Consider user C code with  write(dev, buf, nbytes)”  Note that this C code is compiled into assembler code like this:

     pushl nbytes

     pushl buf

     pushl dev

     call _write     (which pushl’s the return address)

 

On the x86, the stack grows to lower addresses, so the nbytes value is at the highest address, buf lower, dev lower than that, and  finally the return address from the call is at the lowest address, the current top of stack pointed to by esp.  Thus we have this picture, where addresses go from top to bottom:

 

user stack when execution reaches _write:

esp->  return addr

       first arg  (to be put in ebx for syscall)

       second arg (to be put in ecx)

       third arg  (to be put in edx)

 

Now the _write function in ulib.s needs to pull the 3 args off the stack and put them in ebx, ecx, and edx, and put the syscall number, 4 in eax, and then do “int $0x80”.

 

We need to preserve register ebx to coexist with C, but are allowed to use the other three (the C “scratch registers” eax, ecx and edx) at will.  Thus we need to save the caller’s ebx value at the start (by pushing it on the stack) and restore it at the end of this function.  That push of ebx changes the picture of the stack to the following:

 

# user stack after pushl %ebx, needed to preserve %ebx (not a C scratch reg)

# esp->  saved-ebx

# 4(esp) return addr

# 8(esp) first arg  (to be put in ebx for syscall)

#12(esp) second arg (to be put in ecx)

#16(esp) third arg  (to be put in edx)

 

_write: pushl %ebx                    # save the value of ebx

        movl 8(%esp),%ebx             # first arg in ebx

        movl 12(%esp),%ecx            # second arg in ecx

        movl 16(%esp),%edx            # third arg in edx

        movl $4,%eax                  # syscall # in eax

        int $0x80                     # trap to kernel

        popl  %ebx                    # restore the value of ebx

        ret

 

It should be easy for you to add _read and _exit following this pattern.

 

F05 Note: the following was covered on Thursday, Oct. 6 (see next file for rest of Oct. 6 class, on Chap. 2)

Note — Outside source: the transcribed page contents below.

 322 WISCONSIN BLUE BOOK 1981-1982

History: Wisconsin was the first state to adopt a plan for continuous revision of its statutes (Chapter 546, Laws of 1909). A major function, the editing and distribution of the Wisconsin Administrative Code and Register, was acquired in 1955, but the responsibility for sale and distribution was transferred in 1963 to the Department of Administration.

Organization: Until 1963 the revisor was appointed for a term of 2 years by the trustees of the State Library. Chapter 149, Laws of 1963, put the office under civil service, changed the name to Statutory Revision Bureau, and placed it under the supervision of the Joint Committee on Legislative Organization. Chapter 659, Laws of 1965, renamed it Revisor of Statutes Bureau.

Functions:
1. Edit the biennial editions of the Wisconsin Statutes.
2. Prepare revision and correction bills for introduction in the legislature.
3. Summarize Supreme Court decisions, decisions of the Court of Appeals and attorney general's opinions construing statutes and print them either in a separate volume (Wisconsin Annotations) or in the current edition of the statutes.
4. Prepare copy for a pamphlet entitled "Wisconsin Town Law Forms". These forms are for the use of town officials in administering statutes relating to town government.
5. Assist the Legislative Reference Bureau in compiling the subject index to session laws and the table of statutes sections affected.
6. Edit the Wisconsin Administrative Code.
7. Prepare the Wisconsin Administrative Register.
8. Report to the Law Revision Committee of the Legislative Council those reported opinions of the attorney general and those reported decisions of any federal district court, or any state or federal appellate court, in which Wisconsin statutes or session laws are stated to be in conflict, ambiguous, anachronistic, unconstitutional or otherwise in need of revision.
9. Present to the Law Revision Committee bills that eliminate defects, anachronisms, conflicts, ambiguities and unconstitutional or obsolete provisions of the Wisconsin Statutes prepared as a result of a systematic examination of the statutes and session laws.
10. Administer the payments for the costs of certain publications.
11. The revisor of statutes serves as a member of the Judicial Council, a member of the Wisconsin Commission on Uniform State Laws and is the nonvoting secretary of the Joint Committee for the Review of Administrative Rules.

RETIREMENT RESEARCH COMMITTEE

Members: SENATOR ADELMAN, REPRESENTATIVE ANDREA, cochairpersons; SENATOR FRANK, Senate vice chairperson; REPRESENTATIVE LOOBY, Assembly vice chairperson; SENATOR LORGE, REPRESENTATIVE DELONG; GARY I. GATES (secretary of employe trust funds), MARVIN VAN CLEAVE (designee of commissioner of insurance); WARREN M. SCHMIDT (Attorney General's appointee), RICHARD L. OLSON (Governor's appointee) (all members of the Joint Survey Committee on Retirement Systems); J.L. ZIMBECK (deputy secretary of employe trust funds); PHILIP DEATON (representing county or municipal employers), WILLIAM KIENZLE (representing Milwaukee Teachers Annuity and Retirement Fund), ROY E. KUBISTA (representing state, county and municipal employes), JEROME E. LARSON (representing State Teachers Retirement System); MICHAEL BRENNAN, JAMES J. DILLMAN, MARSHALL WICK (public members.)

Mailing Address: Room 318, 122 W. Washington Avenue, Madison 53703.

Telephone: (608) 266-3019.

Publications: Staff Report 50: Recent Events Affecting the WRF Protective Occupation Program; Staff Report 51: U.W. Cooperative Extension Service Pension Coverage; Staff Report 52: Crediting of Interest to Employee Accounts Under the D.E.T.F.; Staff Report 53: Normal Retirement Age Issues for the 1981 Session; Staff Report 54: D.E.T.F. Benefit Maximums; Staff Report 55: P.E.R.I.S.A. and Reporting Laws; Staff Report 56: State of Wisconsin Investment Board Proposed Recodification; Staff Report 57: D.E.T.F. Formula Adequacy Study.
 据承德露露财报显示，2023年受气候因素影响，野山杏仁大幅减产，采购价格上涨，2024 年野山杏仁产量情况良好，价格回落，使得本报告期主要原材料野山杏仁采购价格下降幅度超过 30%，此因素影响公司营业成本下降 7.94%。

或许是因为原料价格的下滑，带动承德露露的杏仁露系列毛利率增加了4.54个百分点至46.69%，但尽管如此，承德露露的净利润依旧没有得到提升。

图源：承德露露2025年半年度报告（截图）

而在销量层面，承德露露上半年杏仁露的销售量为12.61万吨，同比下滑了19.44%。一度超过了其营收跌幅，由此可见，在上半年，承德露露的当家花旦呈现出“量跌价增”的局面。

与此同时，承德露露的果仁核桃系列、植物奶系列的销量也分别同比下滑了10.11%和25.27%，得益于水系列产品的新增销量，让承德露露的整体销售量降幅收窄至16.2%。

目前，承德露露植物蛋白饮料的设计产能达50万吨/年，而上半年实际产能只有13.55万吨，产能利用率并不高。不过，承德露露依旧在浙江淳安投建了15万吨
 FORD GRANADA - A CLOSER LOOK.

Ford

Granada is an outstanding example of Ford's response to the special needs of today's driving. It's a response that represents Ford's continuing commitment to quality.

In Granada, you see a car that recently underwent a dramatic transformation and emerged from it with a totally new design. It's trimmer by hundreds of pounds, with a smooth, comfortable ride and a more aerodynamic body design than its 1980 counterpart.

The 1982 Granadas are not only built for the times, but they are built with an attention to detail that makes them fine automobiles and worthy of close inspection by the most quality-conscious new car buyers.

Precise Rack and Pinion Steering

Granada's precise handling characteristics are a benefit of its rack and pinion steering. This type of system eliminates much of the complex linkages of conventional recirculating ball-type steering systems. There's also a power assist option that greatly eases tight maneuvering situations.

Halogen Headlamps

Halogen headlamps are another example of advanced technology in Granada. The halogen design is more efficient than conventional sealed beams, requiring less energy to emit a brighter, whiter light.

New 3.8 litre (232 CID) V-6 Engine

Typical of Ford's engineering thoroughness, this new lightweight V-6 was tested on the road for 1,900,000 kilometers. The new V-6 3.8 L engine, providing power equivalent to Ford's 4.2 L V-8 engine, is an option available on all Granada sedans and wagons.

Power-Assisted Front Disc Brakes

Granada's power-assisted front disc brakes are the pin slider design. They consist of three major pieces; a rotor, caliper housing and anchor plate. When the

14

After the trap cycle, execution arrives at _syscallhand in sysentry.s with the args and syscall # in the registers.  We need to provide this info to the C system call handler.  Luckily there is an old trick to help us out, using the fact that C passes arguments on the stack for this platform.  If we push the register values on the stack and then call syscallc, syscallc will be called the same way it would normally be called by another C fn.  Thus all we need to do is provide syscallc with 4 parameters and we can use those names to access the spots on the stack we have created by pushing the 4 saved-registers.

 

_syscallhand: pushl %edx      # third arg first

      pushl %ecx

      pushl %ebx

      pushl %eax              # syscall #

      call _syscallc

      popl %eax  # possibly new value for eax

      ...   3 more popls

      iret

 

void syscallc(int user_eax, int arg1, int arg2, int arg3)

{

    /* temporary code to show values */

    kprintf(syscallc: syscall#=%d, arg1=%d, arg2=%x, arg3=%d\n”,

                  user_eax, arg1, arg2, arg3);

Note that hw2.txt has a suggested plan of development, i.e., steps to follow, at its end.